(The task):
Duplicate the part of the records that opens with the line containing "How large is" and closes with the line containing "600 millimetres", both lines included, changing nothing.

(Given records):
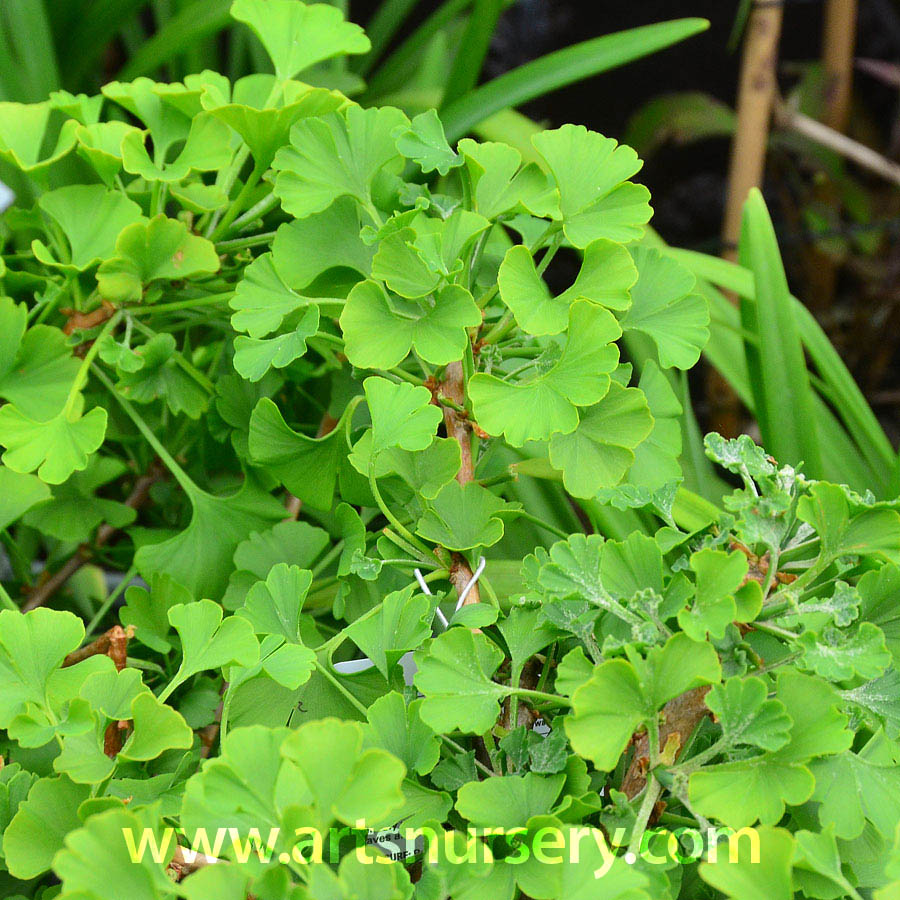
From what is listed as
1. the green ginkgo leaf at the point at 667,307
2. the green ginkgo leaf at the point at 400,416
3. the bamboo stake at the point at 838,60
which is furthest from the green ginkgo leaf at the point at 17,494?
the bamboo stake at the point at 838,60

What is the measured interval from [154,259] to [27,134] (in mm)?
114

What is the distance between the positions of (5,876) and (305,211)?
320mm

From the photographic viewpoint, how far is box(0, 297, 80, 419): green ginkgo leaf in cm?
48

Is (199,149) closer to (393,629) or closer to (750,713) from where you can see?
(393,629)

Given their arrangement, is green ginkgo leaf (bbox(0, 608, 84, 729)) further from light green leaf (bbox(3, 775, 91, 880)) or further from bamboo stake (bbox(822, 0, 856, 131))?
bamboo stake (bbox(822, 0, 856, 131))

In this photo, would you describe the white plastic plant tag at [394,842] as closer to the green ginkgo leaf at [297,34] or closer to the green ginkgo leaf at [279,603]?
the green ginkgo leaf at [279,603]

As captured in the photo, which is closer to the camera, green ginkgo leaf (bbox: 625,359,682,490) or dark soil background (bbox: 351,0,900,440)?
green ginkgo leaf (bbox: 625,359,682,490)

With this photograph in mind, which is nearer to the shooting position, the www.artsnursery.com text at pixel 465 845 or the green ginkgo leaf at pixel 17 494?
the www.artsnursery.com text at pixel 465 845

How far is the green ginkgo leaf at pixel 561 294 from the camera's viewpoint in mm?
390

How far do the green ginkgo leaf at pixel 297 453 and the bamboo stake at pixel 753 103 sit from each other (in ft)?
2.51

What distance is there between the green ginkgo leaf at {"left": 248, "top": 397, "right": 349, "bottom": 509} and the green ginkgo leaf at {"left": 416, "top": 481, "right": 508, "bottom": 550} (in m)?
0.07

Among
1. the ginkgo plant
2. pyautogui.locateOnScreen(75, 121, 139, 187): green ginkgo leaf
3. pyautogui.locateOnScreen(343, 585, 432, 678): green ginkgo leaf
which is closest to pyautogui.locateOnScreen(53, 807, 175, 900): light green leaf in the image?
the ginkgo plant

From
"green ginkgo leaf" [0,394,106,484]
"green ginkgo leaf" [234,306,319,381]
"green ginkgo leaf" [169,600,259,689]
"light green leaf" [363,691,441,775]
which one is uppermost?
"green ginkgo leaf" [234,306,319,381]

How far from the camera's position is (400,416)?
381 mm
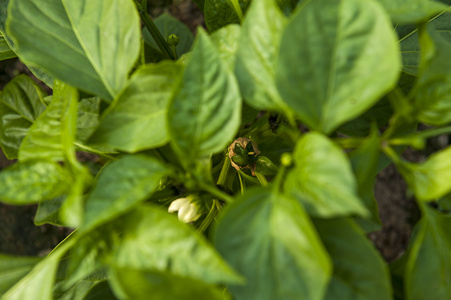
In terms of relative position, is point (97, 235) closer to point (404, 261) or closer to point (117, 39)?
point (117, 39)

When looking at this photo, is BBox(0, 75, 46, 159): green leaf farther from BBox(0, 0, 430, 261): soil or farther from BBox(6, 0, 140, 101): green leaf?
BBox(0, 0, 430, 261): soil

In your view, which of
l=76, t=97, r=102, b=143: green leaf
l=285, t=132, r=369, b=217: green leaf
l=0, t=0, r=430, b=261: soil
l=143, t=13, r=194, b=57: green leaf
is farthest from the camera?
l=0, t=0, r=430, b=261: soil

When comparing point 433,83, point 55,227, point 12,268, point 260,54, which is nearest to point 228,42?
point 260,54

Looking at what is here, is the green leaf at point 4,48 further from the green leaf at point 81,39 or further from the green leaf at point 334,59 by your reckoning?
the green leaf at point 334,59

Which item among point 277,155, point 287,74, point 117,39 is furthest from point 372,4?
point 277,155

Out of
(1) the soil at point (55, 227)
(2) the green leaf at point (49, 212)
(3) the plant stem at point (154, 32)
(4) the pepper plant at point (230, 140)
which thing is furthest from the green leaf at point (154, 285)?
(1) the soil at point (55, 227)

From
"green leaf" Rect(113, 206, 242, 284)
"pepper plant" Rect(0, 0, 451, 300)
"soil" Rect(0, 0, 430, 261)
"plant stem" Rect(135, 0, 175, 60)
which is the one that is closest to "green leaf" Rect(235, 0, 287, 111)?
"pepper plant" Rect(0, 0, 451, 300)
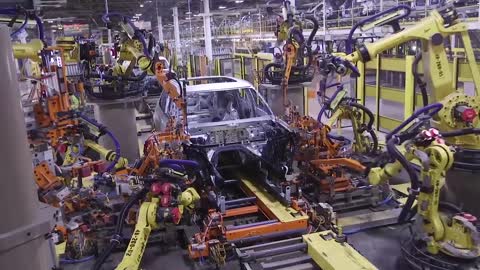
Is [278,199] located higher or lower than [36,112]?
lower

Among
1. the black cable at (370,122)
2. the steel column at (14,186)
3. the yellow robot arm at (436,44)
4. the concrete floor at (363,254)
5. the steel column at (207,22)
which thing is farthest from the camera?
the steel column at (207,22)

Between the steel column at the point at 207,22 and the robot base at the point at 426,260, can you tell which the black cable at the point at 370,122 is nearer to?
the robot base at the point at 426,260

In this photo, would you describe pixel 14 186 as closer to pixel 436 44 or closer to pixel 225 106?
pixel 436 44

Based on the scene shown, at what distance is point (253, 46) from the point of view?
1681 cm

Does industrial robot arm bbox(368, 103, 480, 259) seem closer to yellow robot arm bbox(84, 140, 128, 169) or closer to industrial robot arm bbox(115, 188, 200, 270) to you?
industrial robot arm bbox(115, 188, 200, 270)

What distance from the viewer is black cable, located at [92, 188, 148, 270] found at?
4.40 m

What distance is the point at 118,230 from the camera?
455cm

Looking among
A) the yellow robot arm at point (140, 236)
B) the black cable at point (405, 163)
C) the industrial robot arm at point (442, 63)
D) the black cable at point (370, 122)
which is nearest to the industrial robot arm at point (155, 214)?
the yellow robot arm at point (140, 236)

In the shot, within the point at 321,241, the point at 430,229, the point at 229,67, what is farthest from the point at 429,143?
the point at 229,67

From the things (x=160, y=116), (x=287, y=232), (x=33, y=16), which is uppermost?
(x=33, y=16)

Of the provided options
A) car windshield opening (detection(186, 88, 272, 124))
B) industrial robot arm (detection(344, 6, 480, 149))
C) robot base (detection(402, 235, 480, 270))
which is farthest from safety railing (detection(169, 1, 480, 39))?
robot base (detection(402, 235, 480, 270))

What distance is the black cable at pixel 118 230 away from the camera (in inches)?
173

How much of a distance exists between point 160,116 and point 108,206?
2.69m

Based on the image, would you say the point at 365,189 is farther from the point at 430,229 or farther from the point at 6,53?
the point at 6,53
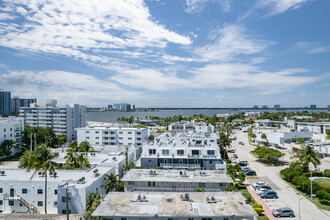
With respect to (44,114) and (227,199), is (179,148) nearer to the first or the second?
(227,199)

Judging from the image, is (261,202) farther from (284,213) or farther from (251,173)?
(251,173)

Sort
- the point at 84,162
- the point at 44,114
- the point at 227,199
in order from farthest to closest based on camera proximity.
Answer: the point at 44,114 → the point at 84,162 → the point at 227,199

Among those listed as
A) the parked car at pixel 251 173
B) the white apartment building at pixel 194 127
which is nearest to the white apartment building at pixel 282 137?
the white apartment building at pixel 194 127

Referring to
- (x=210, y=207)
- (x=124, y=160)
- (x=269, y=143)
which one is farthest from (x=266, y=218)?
(x=269, y=143)

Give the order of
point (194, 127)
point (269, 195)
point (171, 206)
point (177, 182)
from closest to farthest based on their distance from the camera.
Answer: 1. point (171, 206)
2. point (177, 182)
3. point (269, 195)
4. point (194, 127)

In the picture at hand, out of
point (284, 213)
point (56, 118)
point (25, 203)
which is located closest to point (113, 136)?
point (56, 118)

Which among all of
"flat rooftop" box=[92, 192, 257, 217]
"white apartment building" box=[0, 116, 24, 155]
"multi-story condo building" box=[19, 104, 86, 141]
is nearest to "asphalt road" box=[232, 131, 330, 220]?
"flat rooftop" box=[92, 192, 257, 217]
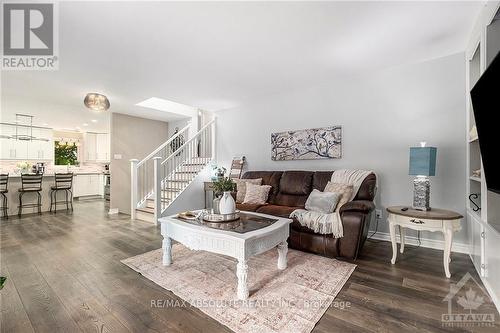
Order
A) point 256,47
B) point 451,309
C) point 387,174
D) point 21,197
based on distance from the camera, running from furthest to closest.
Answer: point 21,197 < point 387,174 < point 256,47 < point 451,309

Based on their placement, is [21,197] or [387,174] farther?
[21,197]

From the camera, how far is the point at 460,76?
2.87m

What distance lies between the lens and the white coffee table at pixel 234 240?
6.06 ft

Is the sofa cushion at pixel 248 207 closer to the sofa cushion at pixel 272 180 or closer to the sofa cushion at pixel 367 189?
the sofa cushion at pixel 272 180

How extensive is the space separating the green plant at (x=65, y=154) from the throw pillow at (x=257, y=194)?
7846 millimetres

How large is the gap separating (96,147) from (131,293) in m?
8.41

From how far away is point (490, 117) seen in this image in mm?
1589

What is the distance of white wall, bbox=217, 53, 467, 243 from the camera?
2.90m

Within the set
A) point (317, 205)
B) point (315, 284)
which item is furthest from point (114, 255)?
point (317, 205)

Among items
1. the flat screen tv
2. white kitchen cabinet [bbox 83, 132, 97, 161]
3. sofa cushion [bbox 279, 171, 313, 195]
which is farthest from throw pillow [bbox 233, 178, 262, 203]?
white kitchen cabinet [bbox 83, 132, 97, 161]

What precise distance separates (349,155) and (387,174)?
600 millimetres

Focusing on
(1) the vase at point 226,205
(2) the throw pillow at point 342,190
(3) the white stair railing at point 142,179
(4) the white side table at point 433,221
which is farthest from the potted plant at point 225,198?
(3) the white stair railing at point 142,179

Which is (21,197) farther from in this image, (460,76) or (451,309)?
(460,76)

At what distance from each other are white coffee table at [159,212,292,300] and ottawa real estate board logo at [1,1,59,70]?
223 centimetres
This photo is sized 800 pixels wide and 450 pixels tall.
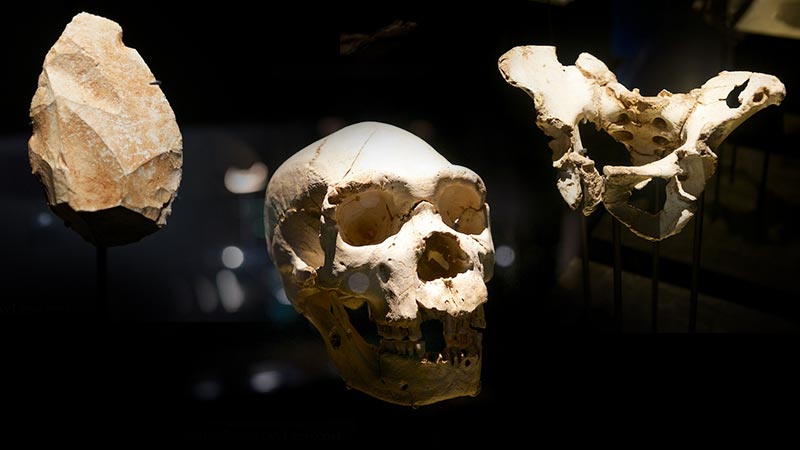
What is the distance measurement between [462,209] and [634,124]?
0.53 m

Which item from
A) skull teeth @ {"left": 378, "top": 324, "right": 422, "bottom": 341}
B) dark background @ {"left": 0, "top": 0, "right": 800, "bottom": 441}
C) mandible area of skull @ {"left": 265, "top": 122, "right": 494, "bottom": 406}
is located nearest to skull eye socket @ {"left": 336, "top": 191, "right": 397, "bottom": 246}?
mandible area of skull @ {"left": 265, "top": 122, "right": 494, "bottom": 406}

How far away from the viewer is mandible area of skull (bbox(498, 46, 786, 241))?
2.99 metres

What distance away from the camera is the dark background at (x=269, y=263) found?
3229 millimetres

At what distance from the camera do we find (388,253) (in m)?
2.93

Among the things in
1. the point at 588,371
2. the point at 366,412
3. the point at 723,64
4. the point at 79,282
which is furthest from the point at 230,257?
the point at 723,64

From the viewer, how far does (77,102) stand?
294cm

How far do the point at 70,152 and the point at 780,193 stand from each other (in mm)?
2329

(Answer in full):
How large is the gap separating (96,147) from (131,293) in m?
8.41

From how far away is point (490, 117) seen in this image in mm?
1589

What is the distance of white wall, bbox=217, 53, 467, 243 from the camera?
2.90m

Within the set
A) point (317, 205)
B) point (315, 284)
which item is furthest from point (114, 255)?
point (317, 205)

Among items
1. the flat screen tv
2. white kitchen cabinet [bbox 83, 132, 97, 161]
3. sofa cushion [bbox 279, 171, 313, 195]
which is farthest from throw pillow [bbox 233, 178, 262, 203]?
white kitchen cabinet [bbox 83, 132, 97, 161]

What precise distance separates (349,155) and (387,174)?
600 millimetres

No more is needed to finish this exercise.